Directions —
1. In the ticket about switching releases.wikimedia.org from eqiad to codfw, what host is releases.discovery.wmnet an alias for?
2. Write the next part of the ticket about switching releases.wikimedia.org from eqiad to codfw, picking up after its final line.

Document segment —
------------

Page MenuHomePhabricator

switch releases.wikimedia.org from eqiad to codfw
Closed, DeclinedPublic

Description

This service is still in eqiad.

Also it's in service_catalog and called "active-active" but at the same time it's not and its' really just an alias for eqiad.

So that needs follow-up in the future like other services that are not in the catalog yet.

And for now it should be switched over just like we did with miscweb static sites hosted on miscweb*.

This wasn't covered because it has its own dedicated backends, releases*.

Event Timeline

[releases2002:~] $ host releases.discovery.wmnet
releases.discovery.wmnet is an alias for releases1002.eqiad.wmnet.

Change 893576 had a related patch set uploaded (by Dzahn; author: Dzahn):

[operations/dns@master] switch releases.wikimedia.org from eqiad to codfw

https://gerrit.wikimedia.org/r/893576

Change 893577 had a related patch set uploaded (by Dzahn; author: Dzahn):

[operations/puppet@production] switch releases.wikimedia.org backends rsync direction

https://gerrit.wikimedia.org/r/893577

Mentioned in SAL (#wikimedia-operations) [2023-03-02T01:08:25Z] <mutante> releases2002 - stopping apache2 to test alerting (active server is 1002 but should be switched) T327975 T330960

Change 893829 had a related patch set uploaded (by Dzahn; author: Dzahn):

[operations/puppet@production] httpbb: fix tests for releases.wikimedia.org, remove parsoid

https://gerrit.wikimedia.org/r/893829

Change 893829 merged by Dzahn:

[operations/puppet@production] httpbb: fix tests for releases.wikimedia.org, remove parsoid

https://gerrit.wikimedia.org/r/893829

I confirmed the files in /srv/org/wikimedia/releases/ (the document root) are identical on both backends and that the existing timer and rsync command works. ran it manually as well and there was no diff to transfer.

/usr/bin/rsync --delete -av rsync://releases1002.eqiad.wmnet/srv-org-wikimedia-releases-releases2002.codfw.wmnet /srv/org/wikimedia/releases/

compiler output: https://puppet-compiler.wmflabs.org/output/893577/39933/

Then I switched the rsync direction around.

------------

Entries —
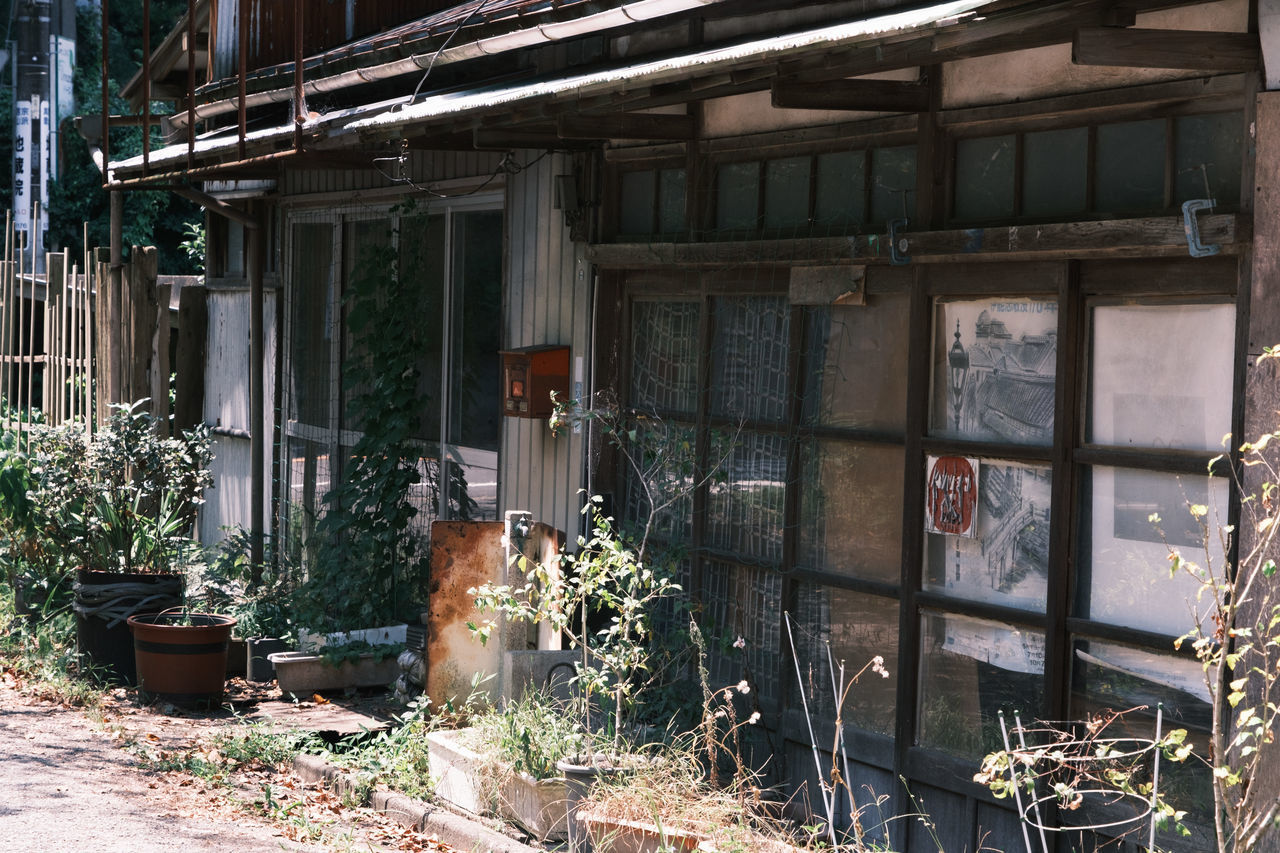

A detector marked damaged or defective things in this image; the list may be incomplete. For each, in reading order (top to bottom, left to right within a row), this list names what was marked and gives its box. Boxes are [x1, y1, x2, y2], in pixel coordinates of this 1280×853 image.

rusty metal panel [430, 517, 509, 701]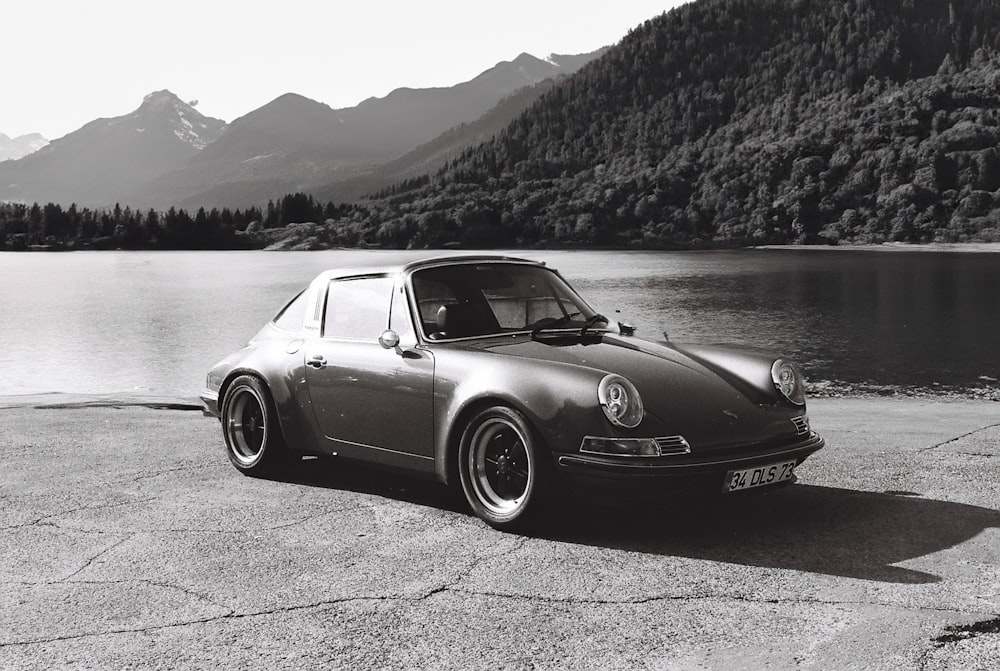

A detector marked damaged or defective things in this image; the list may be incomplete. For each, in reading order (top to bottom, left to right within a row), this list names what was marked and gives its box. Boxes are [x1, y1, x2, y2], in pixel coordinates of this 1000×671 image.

cracked asphalt pavement [0, 400, 996, 668]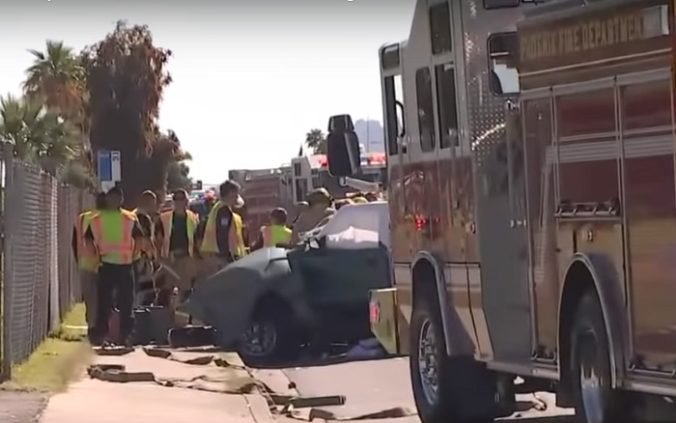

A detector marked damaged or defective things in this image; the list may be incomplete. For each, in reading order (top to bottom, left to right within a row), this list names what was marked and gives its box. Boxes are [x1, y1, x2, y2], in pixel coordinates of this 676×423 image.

damaged truck hood [182, 248, 304, 348]
wrecked pickup truck [180, 200, 390, 366]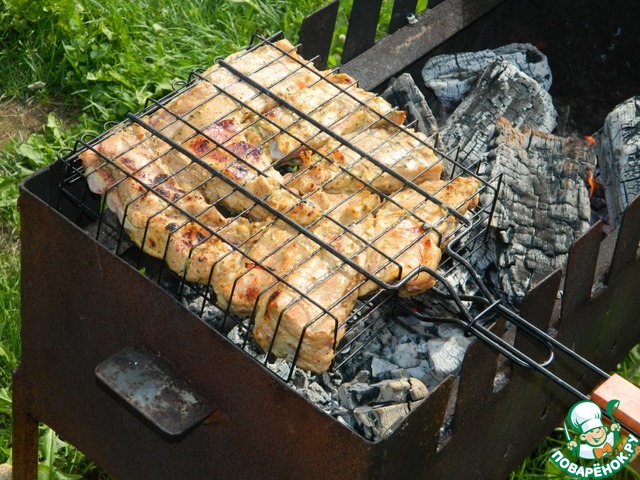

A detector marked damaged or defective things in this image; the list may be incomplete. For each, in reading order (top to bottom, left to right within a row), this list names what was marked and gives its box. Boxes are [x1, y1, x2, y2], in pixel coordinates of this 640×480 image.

rusty metal surface [342, 0, 508, 90]
rusty metal surface [94, 346, 216, 436]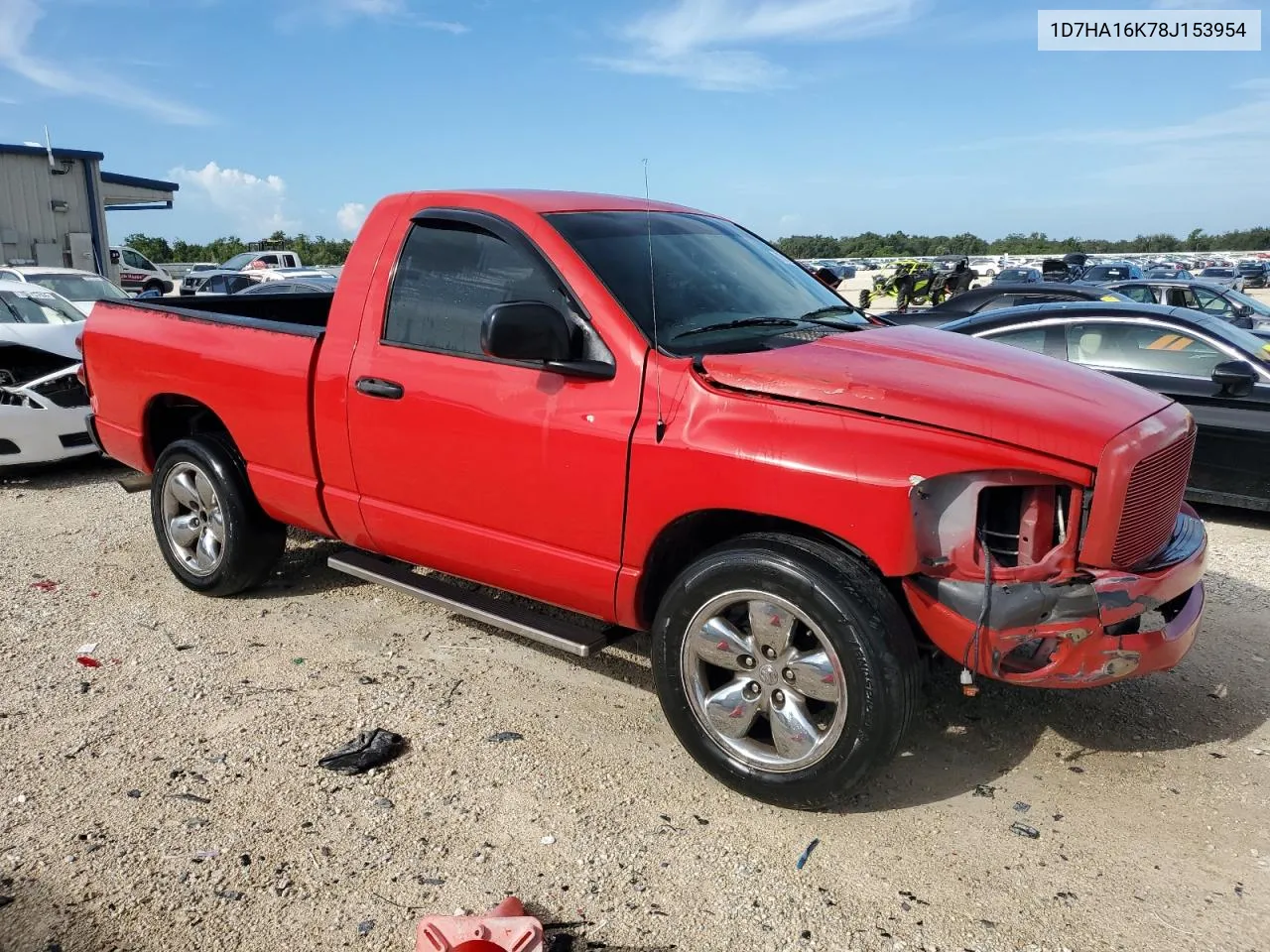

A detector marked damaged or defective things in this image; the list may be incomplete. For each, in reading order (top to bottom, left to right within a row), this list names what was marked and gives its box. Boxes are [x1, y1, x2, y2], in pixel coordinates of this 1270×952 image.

damaged hood [0, 321, 81, 363]
damaged hood [695, 325, 1175, 466]
crumpled bumper [897, 508, 1206, 686]
front-end damage [905, 466, 1199, 682]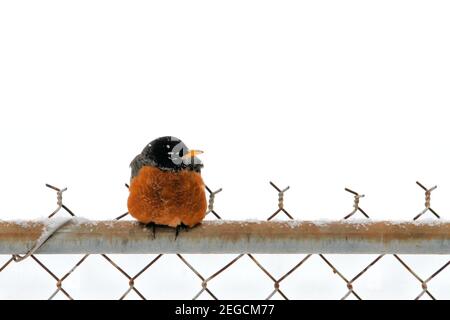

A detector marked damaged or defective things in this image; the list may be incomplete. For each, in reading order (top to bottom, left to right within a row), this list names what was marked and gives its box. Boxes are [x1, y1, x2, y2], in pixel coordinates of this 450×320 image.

rusty metal fence rail [0, 182, 448, 300]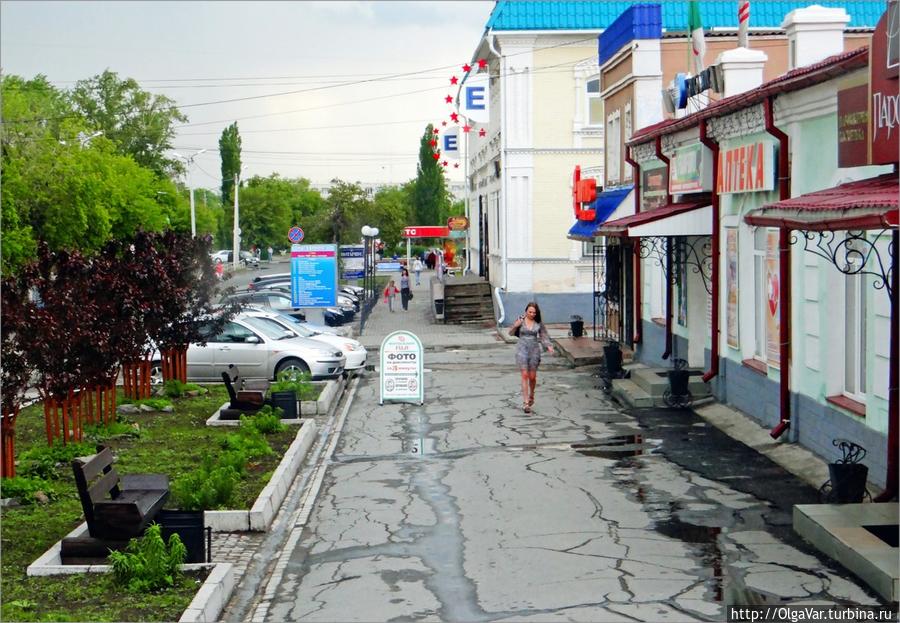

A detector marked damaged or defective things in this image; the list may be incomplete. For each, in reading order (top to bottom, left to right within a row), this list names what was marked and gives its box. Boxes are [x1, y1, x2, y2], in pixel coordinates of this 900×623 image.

cracked asphalt [250, 348, 884, 620]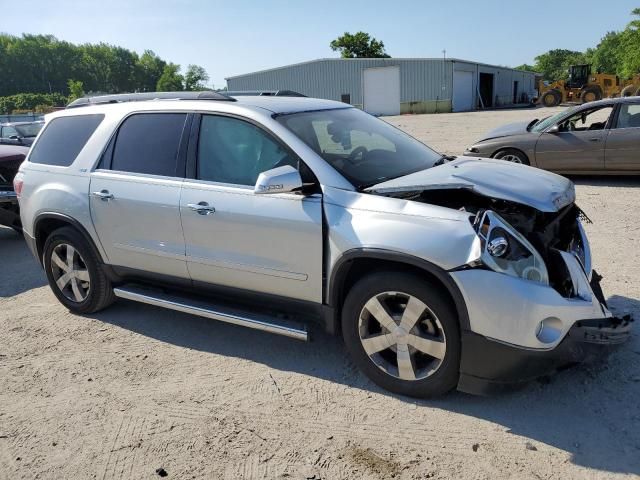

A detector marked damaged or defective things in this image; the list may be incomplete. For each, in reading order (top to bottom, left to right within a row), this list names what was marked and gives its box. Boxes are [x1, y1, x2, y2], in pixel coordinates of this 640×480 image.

crushed hood [480, 120, 536, 141]
crushed hood [364, 157, 576, 213]
shattered headlight [472, 211, 548, 284]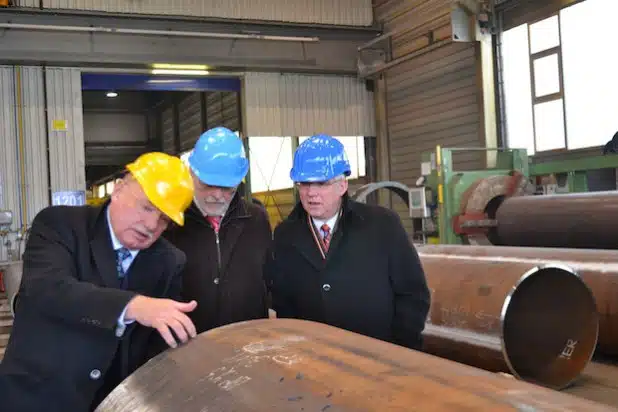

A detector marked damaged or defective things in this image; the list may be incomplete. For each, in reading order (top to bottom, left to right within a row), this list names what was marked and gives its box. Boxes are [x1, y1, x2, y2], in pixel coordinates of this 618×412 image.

rusty steel pipe [494, 192, 618, 249]
rusty steel pipe [95, 318, 612, 412]
rusty steel pipe [414, 245, 596, 390]
rusty steel pipe [418, 246, 618, 356]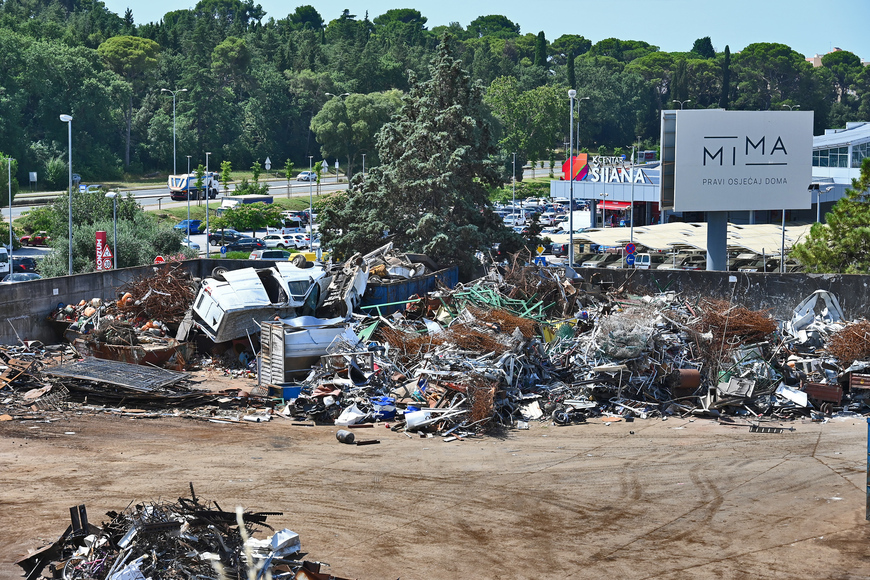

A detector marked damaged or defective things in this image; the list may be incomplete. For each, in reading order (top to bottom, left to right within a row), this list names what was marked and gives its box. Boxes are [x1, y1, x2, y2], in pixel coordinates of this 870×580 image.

wrecked caravan [192, 264, 332, 344]
damaged vehicle cab [194, 260, 334, 342]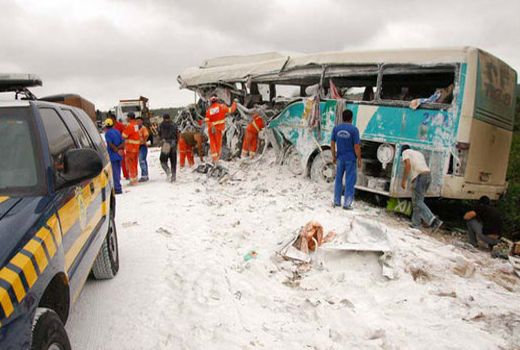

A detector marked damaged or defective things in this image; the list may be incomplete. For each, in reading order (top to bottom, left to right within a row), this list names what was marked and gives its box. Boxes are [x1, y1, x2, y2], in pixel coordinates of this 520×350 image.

shattered windshield [0, 106, 43, 196]
wrecked bus [179, 47, 516, 200]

------------

Responses per task —
1. releases1002.eqiad.wmnet

2.
Change 893577 merged by Dzahn:

[operations/puppet@production] switch releases.wikimedia.org backends rsync direction

https://gerrit.wikimedia.org/r/893577

Mentioned in SAL (#wikimedia-operations) [2023-03-03T00:13:39Z] <mutante> switching releases.wikimedia.org from eqiad to codfw - T330960

Mentioned in SAL (#wikimedia-operations) [2023-03-03T01:12:27Z] <mutante> releases1002: deleting /usr/local/sbin/sync-srv-org-wikimedia-reprepro-releases1002.eqiad.wmnet which confusingly contains an rsync command to rsync from releases1001 which does not exist anymore T330960

Change 893828 had a related patch set uploaded (by Dzahn; author: Dzahn):

[operations/puppet@production] releases: add monitor for releases-jenkins.wikimedia.org

https://gerrit.wikimedia.org/r/893828

Change 893576 merged by Dzahn:

[operations/dns@master] switch releases.wikimedia.org from eqiad to codfw

https://gerrit.wikimedia.org/r/893576

This is switched! I am sending an email to all members in admin groups on releases* servers.

I am just keeping it open to add docs to wikitech tomorrow.

hashar added subscribers: jnuche, hashar.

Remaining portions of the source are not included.